Manolete insiste sur le côté « sauvage » et « rapide » du flamenco du Sacromonte. Unique en son genre. D’après lui, ce style a fait école : « Les meilleurs danseurs et guitaristes en sont issus - pour les plus récents, citons la dynastie des Habichuela, dont les membres sont et resteront uniques. » Il s’insurge également contre la folklorisation du flamenco. Selon lui, elle aurait commencé sous Franco, qui voulait tirer profit de toutes les spécificités culturelles de l’Espagne, en les noyant dans une identité nationale édulcorée. Pour cet homme virtuose, qui s’est rendu vingt-six fois au Japon afin d’y former les meilleurs danseurs de flamenco, ses élèves sont des Gitans, sans prétention identitaire aucune. En perpétuant cet art, ils sont de facto membres de la communauté.
D’une minceur digne d’un danseur étoile, sa canne à la main, ses pieds serrés dans de fines chaussures à talonnettes, Manolete quitte la cueva de Kiki avec son élégance habituelle. Il s’éclipse littéralement, laissant derrière lui le sillage d’un parfum vivant.
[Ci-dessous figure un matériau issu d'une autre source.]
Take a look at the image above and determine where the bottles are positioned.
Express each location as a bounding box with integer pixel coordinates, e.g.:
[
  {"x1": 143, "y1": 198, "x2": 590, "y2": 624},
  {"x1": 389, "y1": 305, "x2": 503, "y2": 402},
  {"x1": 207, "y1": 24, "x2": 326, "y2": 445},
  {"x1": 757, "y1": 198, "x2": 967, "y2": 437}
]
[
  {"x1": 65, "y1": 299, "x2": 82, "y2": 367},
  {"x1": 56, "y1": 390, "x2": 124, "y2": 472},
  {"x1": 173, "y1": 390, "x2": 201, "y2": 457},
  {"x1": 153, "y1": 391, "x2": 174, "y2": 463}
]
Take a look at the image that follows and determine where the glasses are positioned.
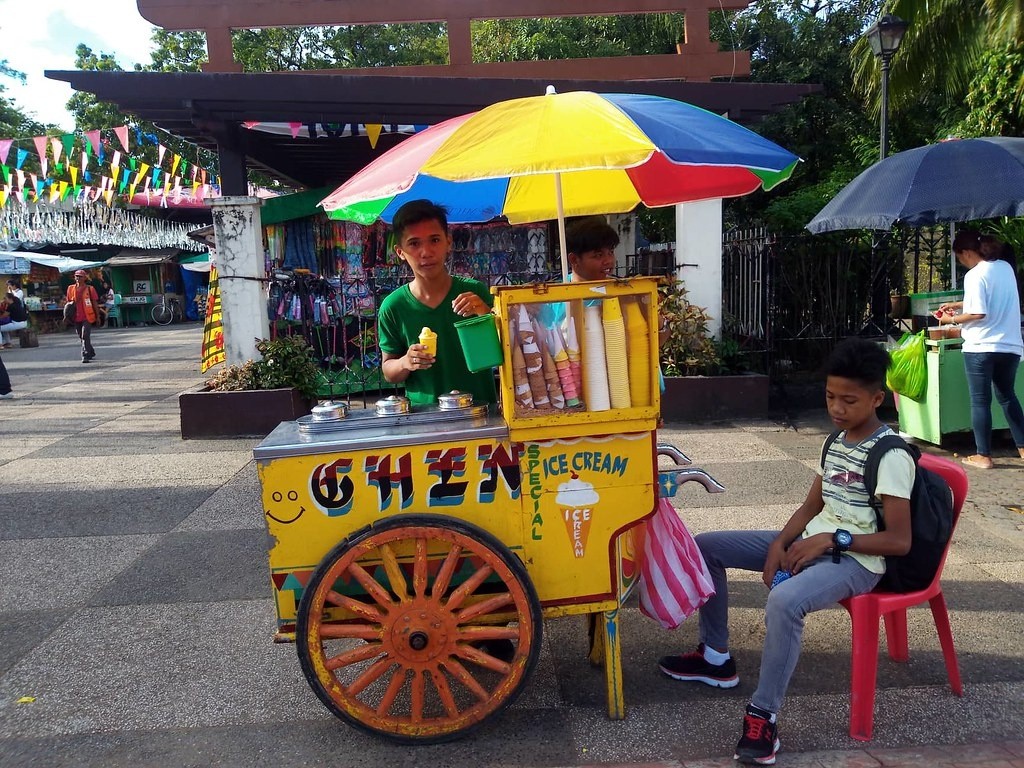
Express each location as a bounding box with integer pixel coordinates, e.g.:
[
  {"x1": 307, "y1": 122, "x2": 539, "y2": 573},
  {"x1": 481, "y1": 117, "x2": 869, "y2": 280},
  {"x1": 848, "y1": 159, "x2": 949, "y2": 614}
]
[{"x1": 76, "y1": 275, "x2": 83, "y2": 278}]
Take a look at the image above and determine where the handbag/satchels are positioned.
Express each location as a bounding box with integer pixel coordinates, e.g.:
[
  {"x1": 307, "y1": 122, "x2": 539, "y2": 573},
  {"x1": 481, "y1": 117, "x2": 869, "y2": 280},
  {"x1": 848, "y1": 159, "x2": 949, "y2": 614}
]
[
  {"x1": 636, "y1": 500, "x2": 716, "y2": 631},
  {"x1": 883, "y1": 330, "x2": 926, "y2": 402}
]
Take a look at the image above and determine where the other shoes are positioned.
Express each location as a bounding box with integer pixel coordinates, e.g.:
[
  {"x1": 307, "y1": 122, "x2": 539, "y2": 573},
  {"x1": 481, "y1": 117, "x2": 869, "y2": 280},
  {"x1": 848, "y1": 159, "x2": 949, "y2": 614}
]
[
  {"x1": 0, "y1": 344, "x2": 4, "y2": 350},
  {"x1": 100, "y1": 324, "x2": 108, "y2": 329},
  {"x1": 0, "y1": 391, "x2": 14, "y2": 400},
  {"x1": 105, "y1": 313, "x2": 109, "y2": 320},
  {"x1": 4, "y1": 343, "x2": 12, "y2": 348},
  {"x1": 81, "y1": 357, "x2": 90, "y2": 363},
  {"x1": 89, "y1": 352, "x2": 96, "y2": 359}
]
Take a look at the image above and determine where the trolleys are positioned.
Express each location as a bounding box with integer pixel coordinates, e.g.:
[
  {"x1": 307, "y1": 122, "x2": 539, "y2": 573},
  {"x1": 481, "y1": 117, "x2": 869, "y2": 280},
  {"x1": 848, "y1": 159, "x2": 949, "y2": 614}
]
[{"x1": 253, "y1": 276, "x2": 727, "y2": 747}]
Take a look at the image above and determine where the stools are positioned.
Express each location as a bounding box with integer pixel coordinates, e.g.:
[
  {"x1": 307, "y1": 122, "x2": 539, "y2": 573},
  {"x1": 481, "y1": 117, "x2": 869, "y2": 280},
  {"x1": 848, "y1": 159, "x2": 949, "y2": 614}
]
[{"x1": 19, "y1": 327, "x2": 38, "y2": 347}]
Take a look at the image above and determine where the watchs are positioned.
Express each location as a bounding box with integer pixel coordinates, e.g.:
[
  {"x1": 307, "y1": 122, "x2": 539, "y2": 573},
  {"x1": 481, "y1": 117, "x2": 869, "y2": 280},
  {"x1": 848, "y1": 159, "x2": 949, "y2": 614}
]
[{"x1": 832, "y1": 528, "x2": 853, "y2": 563}]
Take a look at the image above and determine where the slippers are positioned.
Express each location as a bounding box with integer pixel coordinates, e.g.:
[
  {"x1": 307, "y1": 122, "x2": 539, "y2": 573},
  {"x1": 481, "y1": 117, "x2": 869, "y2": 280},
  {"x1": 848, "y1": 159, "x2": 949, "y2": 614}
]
[{"x1": 961, "y1": 454, "x2": 993, "y2": 469}]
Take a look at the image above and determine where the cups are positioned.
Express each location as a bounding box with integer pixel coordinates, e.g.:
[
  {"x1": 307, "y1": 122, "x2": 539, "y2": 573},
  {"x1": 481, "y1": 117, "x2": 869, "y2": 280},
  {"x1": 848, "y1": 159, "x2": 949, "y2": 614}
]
[
  {"x1": 419, "y1": 331, "x2": 437, "y2": 357},
  {"x1": 583, "y1": 296, "x2": 650, "y2": 412}
]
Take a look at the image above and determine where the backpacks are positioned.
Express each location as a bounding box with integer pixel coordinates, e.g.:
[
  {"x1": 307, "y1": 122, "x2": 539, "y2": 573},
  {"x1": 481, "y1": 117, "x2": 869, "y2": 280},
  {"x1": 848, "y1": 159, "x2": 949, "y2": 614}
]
[{"x1": 821, "y1": 429, "x2": 955, "y2": 595}]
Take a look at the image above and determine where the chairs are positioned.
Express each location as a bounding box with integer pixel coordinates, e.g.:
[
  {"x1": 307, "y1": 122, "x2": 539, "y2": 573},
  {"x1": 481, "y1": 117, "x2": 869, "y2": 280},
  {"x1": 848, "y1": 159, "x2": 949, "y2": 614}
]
[
  {"x1": 106, "y1": 294, "x2": 124, "y2": 327},
  {"x1": 817, "y1": 452, "x2": 967, "y2": 741}
]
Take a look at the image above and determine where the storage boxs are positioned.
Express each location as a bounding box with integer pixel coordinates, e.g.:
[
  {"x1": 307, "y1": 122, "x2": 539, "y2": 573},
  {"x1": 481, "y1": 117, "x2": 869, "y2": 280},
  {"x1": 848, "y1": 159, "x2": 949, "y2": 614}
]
[
  {"x1": 911, "y1": 290, "x2": 964, "y2": 317},
  {"x1": 912, "y1": 315, "x2": 947, "y2": 338}
]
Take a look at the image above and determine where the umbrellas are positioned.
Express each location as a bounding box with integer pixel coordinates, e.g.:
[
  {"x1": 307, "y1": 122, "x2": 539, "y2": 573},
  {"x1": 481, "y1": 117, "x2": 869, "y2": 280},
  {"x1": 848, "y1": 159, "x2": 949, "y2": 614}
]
[
  {"x1": 805, "y1": 135, "x2": 1024, "y2": 291},
  {"x1": 314, "y1": 85, "x2": 802, "y2": 285}
]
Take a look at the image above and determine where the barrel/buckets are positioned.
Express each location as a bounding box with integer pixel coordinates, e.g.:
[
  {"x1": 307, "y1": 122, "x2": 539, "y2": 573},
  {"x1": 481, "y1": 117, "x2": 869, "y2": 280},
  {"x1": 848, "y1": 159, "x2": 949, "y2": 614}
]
[{"x1": 453, "y1": 312, "x2": 503, "y2": 373}]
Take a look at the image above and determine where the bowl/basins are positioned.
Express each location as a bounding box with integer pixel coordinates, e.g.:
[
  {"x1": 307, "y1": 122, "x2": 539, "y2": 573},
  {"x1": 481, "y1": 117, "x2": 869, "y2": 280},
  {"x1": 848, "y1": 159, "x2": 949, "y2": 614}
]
[{"x1": 927, "y1": 324, "x2": 962, "y2": 350}]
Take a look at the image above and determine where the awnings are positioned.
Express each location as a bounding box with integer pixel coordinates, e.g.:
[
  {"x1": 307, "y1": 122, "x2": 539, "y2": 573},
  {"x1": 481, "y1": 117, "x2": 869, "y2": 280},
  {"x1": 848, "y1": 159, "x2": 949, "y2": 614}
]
[{"x1": 32, "y1": 256, "x2": 109, "y2": 273}]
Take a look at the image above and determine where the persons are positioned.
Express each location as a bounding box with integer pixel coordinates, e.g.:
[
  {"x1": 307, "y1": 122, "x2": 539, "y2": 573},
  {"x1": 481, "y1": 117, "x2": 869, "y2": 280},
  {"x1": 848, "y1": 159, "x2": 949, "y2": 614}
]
[
  {"x1": 976, "y1": 235, "x2": 1018, "y2": 280},
  {"x1": 0, "y1": 356, "x2": 14, "y2": 400},
  {"x1": 377, "y1": 200, "x2": 498, "y2": 412},
  {"x1": 0, "y1": 279, "x2": 28, "y2": 350},
  {"x1": 97, "y1": 280, "x2": 117, "y2": 328},
  {"x1": 933, "y1": 232, "x2": 1024, "y2": 468},
  {"x1": 659, "y1": 338, "x2": 916, "y2": 765},
  {"x1": 62, "y1": 270, "x2": 101, "y2": 364},
  {"x1": 536, "y1": 223, "x2": 670, "y2": 398}
]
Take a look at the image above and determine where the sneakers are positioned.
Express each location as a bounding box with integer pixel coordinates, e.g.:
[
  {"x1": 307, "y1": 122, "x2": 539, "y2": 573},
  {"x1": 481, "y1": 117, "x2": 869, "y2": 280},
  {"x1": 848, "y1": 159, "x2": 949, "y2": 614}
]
[
  {"x1": 658, "y1": 642, "x2": 739, "y2": 688},
  {"x1": 733, "y1": 704, "x2": 780, "y2": 765}
]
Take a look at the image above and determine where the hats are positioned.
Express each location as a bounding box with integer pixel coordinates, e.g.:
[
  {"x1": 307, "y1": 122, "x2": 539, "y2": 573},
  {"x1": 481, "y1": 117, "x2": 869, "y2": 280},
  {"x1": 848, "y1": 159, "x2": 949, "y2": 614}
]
[{"x1": 74, "y1": 269, "x2": 86, "y2": 276}]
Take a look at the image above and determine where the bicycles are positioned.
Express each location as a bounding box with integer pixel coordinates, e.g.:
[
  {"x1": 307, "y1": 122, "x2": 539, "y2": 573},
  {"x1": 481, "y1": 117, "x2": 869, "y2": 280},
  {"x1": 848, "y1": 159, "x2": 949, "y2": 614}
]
[{"x1": 150, "y1": 286, "x2": 183, "y2": 326}]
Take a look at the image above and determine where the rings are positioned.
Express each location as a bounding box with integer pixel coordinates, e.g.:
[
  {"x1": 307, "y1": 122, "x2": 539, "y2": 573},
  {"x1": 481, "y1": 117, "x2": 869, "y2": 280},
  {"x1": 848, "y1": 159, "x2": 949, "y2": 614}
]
[{"x1": 413, "y1": 358, "x2": 416, "y2": 363}]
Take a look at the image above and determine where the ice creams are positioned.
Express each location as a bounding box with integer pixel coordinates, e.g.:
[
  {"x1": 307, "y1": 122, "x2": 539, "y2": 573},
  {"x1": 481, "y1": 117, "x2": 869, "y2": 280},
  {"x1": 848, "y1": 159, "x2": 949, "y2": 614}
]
[{"x1": 419, "y1": 327, "x2": 438, "y2": 358}]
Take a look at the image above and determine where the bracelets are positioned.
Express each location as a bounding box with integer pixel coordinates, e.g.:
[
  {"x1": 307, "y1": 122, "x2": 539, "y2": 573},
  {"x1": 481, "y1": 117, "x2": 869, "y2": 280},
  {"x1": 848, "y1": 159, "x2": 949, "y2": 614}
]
[{"x1": 952, "y1": 316, "x2": 958, "y2": 325}]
D’une présence qui marque à jamais.
- Chaussures de flamenco dans la cueva de Kiki - photo Mihaela Trifa
1 Vin rouge en espagnol.
2 Terme utilisé par les Gitans pour désigner une femme n’appartenant pas à leur communauté.
3 Maria Tănase est une chanteuse roumaine de musique populaire, morte en 1963.
4 La notion de psychogéographie, forgée par les situationnistes, renvoie à l’étude de l’influence du milieu géographique – au sens large – sur le comportement humain.